Am tragfähigsten ist daher der Weg, die gelieferte Mustervorlage als Grundlage für eigenes wissenschaftliches Arbeiten zu nutzen: als Orientierung für Struktur, Argumentation und Methodik. So wird aus externer Unterstützung kein Risiko, sondern ein Werkzeug, das durch eine schwierige Phase des Studiums trägt.
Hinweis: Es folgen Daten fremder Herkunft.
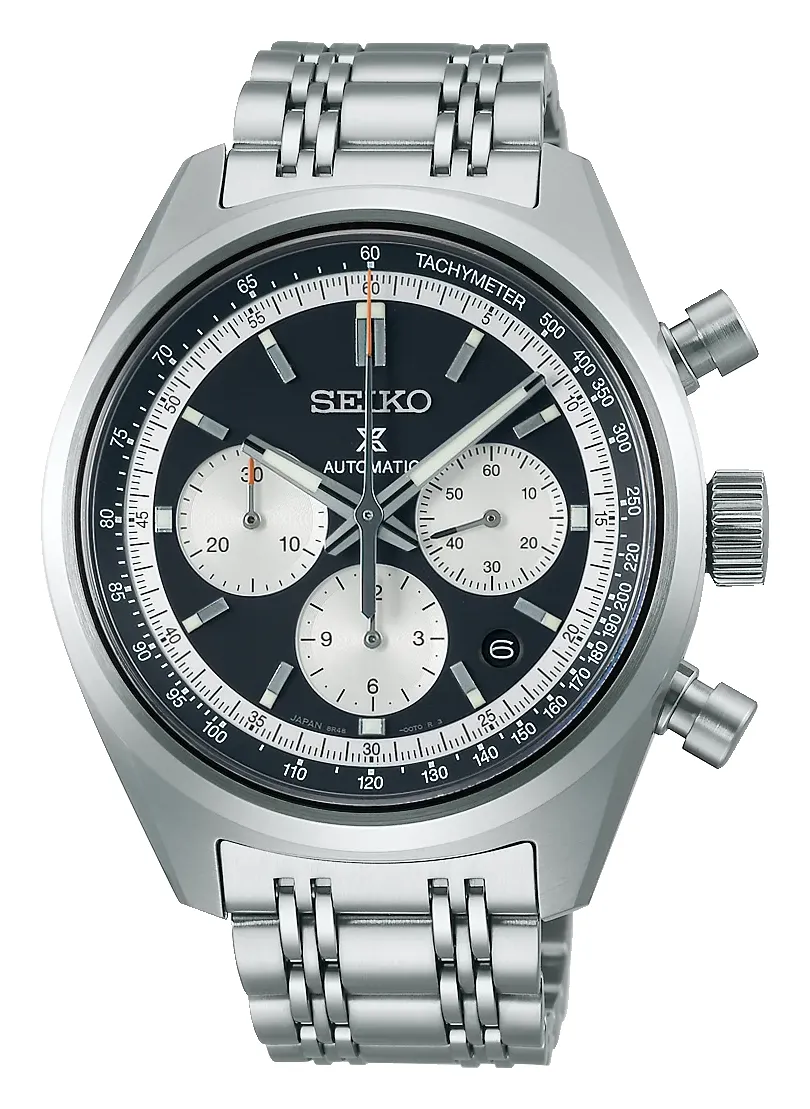 Seiko Prospex SRQ049J1, reference SRQ049J1, stainless steel case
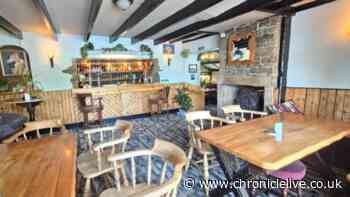 Top Northumberland country pub famous for its pies and Sunday dinners on sale for £475,000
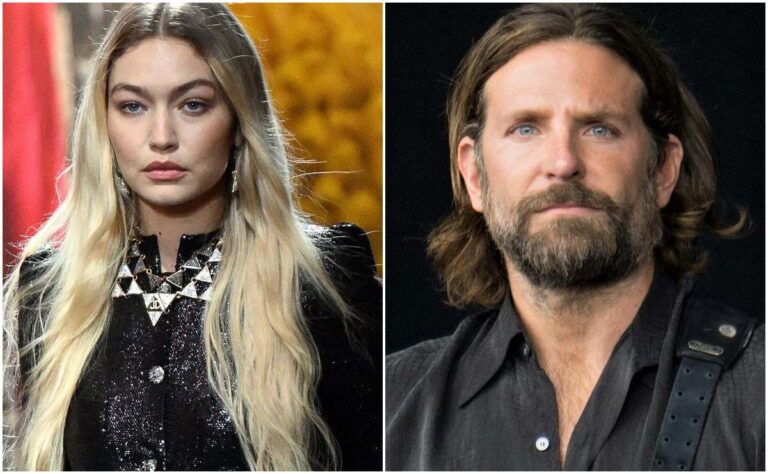 Gigi Hadid y Bradley Cooper, ¿estrenan romance?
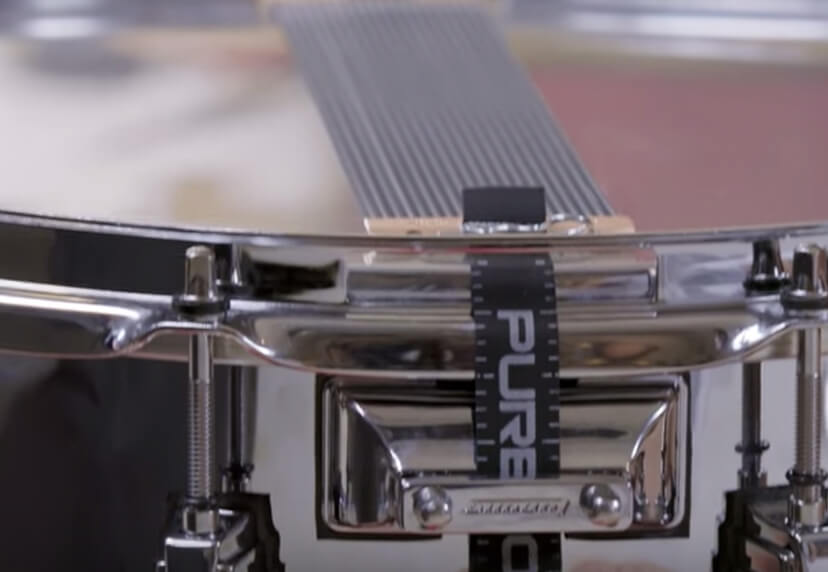 snare drum wire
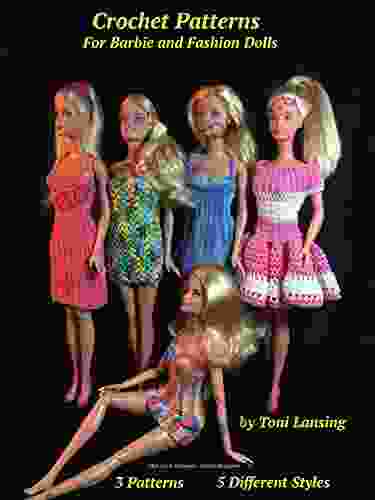 Crochet Patterns For Barbie And Fashion Dolls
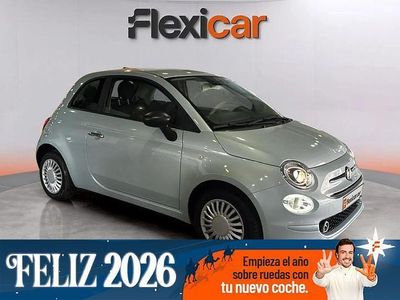 Azul Usado 2023 Fiat 500 Utilitario | 11.990 € (Precio justo)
Häufige Fragen zum Bachelorarbeit schreiben lassen

Q: Wie lange dauert es, eine Bachelorarbeit schreiben zu lassen? A: Realistisch sind vier bis acht Wochen, je nach Umfang und empirischem Anteil – diese Dauer erlaubt Teillieferungen und Feedbackschleifen ohne Hektik. Express-Optionen ab etwa zwei Wochen sind möglich, gehen aber mit Zuschlägen einher und lassen weniger Spielraum für Überarbeitungen.

Q: Bleibe ich beim Ghostwriting anonym? A: Ja, bei seriösen Agenturen ist Anonymität Standard: Die Kommunikation mit dem Autor läuft verschlüsselt über die Plattform, ohne dass Klarnamen ausgetauscht werden. Der Datenschutz folgt der DSGVO, persönliche Daten werden nicht an Dritte weitergegeben und nach Projektabschluss auf Wunsch gelöscht.

Q: Kann ich auch nur Teile der Arbeit schreiben lassen? A: Ja, Teilleistungen sind gängige Praxis: Viele Studierende beauftragen gezielt den Methodikteil, die statistische Auswertung der Empirie oder ein Lektorat des selbst verfassten Textes. Diese punktuelle Bachelorarbeit Hilfe ist günstiger als ein Komplettauftrag und lässt sich flexibel mit eigener Arbeit kombinieren.

Q: Wird die Arbeit ohne KI geschrieben – und wie wird das geprüft? A: Seriöse Anbieter garantieren KI-frei verfasste Texte und prüfen das vor der Lieferung mit einem KI-Detektor, der maschinell generierte Passagen erkennt. Das Ergebnis wird zusammen mit dem Plagiatsbericht dokumentiert – fragen Sie in der FAQ oder im Vertrag des Anbieters gezielt danach, bevor Sie beauftragen.